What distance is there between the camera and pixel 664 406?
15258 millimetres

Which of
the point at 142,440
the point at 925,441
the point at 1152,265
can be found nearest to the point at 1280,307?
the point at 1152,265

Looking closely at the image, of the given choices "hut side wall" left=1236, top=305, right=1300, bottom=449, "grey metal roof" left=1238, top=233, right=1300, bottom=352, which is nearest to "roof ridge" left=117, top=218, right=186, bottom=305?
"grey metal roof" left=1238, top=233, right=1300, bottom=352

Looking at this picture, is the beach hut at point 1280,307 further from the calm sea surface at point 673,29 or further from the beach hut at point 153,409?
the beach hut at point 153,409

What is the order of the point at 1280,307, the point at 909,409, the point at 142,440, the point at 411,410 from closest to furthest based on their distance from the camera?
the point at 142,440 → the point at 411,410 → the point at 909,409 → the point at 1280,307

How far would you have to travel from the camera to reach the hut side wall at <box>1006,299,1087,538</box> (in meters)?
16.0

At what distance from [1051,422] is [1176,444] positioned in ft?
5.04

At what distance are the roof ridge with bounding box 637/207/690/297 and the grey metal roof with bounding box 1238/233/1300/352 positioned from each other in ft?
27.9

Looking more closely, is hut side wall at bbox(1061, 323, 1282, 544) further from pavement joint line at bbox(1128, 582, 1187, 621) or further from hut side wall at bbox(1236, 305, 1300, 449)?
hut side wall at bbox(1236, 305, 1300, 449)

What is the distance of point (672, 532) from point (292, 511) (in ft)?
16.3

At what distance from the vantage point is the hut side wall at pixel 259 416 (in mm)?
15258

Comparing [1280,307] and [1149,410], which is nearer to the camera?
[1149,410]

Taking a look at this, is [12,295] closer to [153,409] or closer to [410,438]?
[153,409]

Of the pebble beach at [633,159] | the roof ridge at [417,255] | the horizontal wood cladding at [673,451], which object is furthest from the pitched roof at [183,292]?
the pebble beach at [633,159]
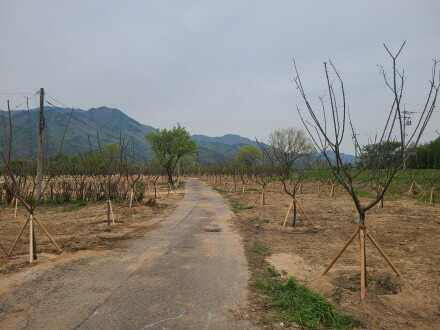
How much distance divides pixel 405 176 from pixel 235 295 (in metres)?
30.2

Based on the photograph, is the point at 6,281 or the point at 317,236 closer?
the point at 6,281

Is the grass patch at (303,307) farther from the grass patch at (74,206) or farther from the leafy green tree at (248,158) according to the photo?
the leafy green tree at (248,158)

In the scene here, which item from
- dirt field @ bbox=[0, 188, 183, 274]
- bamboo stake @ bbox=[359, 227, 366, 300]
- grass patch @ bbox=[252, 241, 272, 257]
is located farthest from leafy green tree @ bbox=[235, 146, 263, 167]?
bamboo stake @ bbox=[359, 227, 366, 300]

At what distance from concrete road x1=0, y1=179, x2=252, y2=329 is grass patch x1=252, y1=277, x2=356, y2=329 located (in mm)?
544

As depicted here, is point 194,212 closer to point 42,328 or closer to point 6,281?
point 6,281

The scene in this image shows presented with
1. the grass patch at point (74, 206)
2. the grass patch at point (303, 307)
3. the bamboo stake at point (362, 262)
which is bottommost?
the grass patch at point (303, 307)

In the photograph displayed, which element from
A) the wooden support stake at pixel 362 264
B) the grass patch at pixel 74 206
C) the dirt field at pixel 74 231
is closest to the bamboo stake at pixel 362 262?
the wooden support stake at pixel 362 264

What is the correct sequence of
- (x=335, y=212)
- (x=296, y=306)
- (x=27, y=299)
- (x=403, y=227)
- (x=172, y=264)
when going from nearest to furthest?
(x=296, y=306), (x=27, y=299), (x=172, y=264), (x=403, y=227), (x=335, y=212)

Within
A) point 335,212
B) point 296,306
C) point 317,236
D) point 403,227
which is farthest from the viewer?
point 335,212

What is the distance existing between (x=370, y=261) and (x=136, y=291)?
5267 millimetres

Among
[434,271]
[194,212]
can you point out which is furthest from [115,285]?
[194,212]

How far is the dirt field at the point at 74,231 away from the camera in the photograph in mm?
7519

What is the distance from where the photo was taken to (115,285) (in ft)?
17.9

◆ ◆ ◆ ◆ ◆ ◆ ◆

Task description |
Each entry gets copied exactly; the pictures stay out.

Task solution |
What distance is there between the camera and pixel 664 406?
15258 millimetres

Which of
the point at 142,440
the point at 925,441
the point at 1152,265
can be found nearest to the point at 1280,307?
the point at 1152,265

Looking closely at the image, of the given choices "hut side wall" left=1236, top=305, right=1300, bottom=449, "grey metal roof" left=1238, top=233, right=1300, bottom=352, which is nearest to "roof ridge" left=117, top=218, right=186, bottom=305?
"grey metal roof" left=1238, top=233, right=1300, bottom=352

Looking at this picture, is the beach hut at point 1280,307 further from the calm sea surface at point 673,29 or further from the beach hut at point 153,409?
the beach hut at point 153,409

What is the order of the point at 1280,307, the point at 909,409, the point at 142,440, the point at 411,410 from closest to furthest based on their distance from the camera?
the point at 142,440 → the point at 411,410 → the point at 909,409 → the point at 1280,307

How far would you have to travel from the camera to reach the hut side wall at <box>1006,299,1087,538</box> (in meters)?
16.0

At what distance from [1051,422] is [1176,444] positioned in ft?
5.04

At what distance are the roof ridge with bounding box 637/207/690/297 and the grey metal roof with bounding box 1238/233/1300/352 positioned from each other in ft?
27.9

Looking more closely, is hut side wall at bbox(1061, 323, 1282, 544) further from pavement joint line at bbox(1128, 582, 1187, 621) or further from hut side wall at bbox(1236, 305, 1300, 449)?
hut side wall at bbox(1236, 305, 1300, 449)

What is the distance of point (672, 532) from point (292, 511) (in ft)?
16.3

At what distance from the vantage point is the hut side wall at pixel 259 416 (in mm)?
15258

Comparing [1280,307] and [1149,410], which is nearer to the camera?
[1149,410]

Taking a look at this, is [12,295] closer to [153,409] or closer to [410,438]?
[153,409]

Of the pebble beach at [633,159] | the roof ridge at [417,255] | the horizontal wood cladding at [673,451], which object is furthest from the pitched roof at [183,292]?
the pebble beach at [633,159]
How much distance divides pixel 405 176 from pixel 235 295 (in metres)?
30.2

Based on the photograph, is the point at 6,281 or the point at 317,236 closer?
the point at 6,281

Is the grass patch at (303,307) farther from the grass patch at (74,206) or farther from the leafy green tree at (248,158) according to the photo?
the leafy green tree at (248,158)

In the scene here, which item from
- dirt field @ bbox=[0, 188, 183, 274]
- bamboo stake @ bbox=[359, 227, 366, 300]
- grass patch @ bbox=[252, 241, 272, 257]
is located farthest from leafy green tree @ bbox=[235, 146, 263, 167]?
bamboo stake @ bbox=[359, 227, 366, 300]

At what distance from concrete road x1=0, y1=179, x2=252, y2=329 is grass patch x1=252, y1=277, x2=356, y2=329 located (in mm)?
544

As depicted here, is point 194,212 closer to point 42,328 or closer to point 6,281?
point 6,281

The scene in this image shows presented with
1. the grass patch at point (74, 206)
2. the grass patch at point (303, 307)
3. the bamboo stake at point (362, 262)
which is bottommost?
the grass patch at point (303, 307)

In the photograph displayed, which element from
A) the wooden support stake at pixel 362 264
B) the grass patch at pixel 74 206
C) the dirt field at pixel 74 231
is closest to the bamboo stake at pixel 362 262?
the wooden support stake at pixel 362 264

What is the correct sequence of
- (x=335, y=212)
- (x=296, y=306)
- (x=27, y=299)
- (x=403, y=227)
- (x=172, y=264)
when going from nearest to furthest?
(x=296, y=306), (x=27, y=299), (x=172, y=264), (x=403, y=227), (x=335, y=212)

Within
A) point 335,212
B) point 296,306
C) point 317,236
D) point 403,227
which is farthest from the viewer?
point 335,212

What is the distance existing between (x=370, y=261) and (x=136, y=291)?
5267 millimetres

Among
[434,271]
[194,212]
can you point out which is furthest from [115,285]?
[194,212]

How far is the dirt field at the point at 74,231 away from the camera in the photograph in mm?
7519

What is the distance from where the photo was taken to (115,285) (in ft)?
17.9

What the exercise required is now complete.